* Task statement
Render the lines as a Markdown table with the columns No. and Line, beginning at the line that contains "Is [255,233] here" and ending with the final line. Skip blank lines and number each row.

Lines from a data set
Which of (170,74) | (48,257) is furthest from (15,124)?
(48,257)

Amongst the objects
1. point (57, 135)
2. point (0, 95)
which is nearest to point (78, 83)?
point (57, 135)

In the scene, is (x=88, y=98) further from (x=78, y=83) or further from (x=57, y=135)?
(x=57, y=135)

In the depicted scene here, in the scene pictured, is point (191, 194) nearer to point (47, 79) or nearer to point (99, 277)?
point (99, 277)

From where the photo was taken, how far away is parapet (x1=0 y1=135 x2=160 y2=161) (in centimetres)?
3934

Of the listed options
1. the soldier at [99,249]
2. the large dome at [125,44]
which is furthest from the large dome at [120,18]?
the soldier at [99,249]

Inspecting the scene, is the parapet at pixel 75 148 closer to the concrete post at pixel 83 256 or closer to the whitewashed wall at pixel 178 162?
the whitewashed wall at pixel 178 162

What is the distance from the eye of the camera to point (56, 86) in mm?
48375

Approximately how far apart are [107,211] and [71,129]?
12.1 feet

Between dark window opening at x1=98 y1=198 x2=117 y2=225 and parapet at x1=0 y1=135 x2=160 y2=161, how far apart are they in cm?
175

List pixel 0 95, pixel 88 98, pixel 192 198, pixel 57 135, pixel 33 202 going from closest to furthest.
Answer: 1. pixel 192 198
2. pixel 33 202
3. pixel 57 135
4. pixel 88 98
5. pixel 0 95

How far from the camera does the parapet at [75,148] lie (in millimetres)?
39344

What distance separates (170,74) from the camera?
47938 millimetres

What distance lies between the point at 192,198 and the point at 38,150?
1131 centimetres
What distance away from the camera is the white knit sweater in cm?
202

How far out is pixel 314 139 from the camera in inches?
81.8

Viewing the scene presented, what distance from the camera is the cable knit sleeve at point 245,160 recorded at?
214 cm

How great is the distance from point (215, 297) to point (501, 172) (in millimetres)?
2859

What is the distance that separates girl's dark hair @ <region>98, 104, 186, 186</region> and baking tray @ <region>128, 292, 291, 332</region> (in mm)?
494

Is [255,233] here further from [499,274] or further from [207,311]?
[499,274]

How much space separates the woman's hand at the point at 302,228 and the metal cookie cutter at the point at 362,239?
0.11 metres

* Complete answer
| No. | Line |
|---|---|
| 1 | Is [255,233] here further from [499,274] or further from [207,311]? |
| 2 | [499,274] |
| 3 | How much space separates the woman's hand at the point at 302,228 and the metal cookie cutter at the point at 362,239? |
| 4 | 0.11 metres |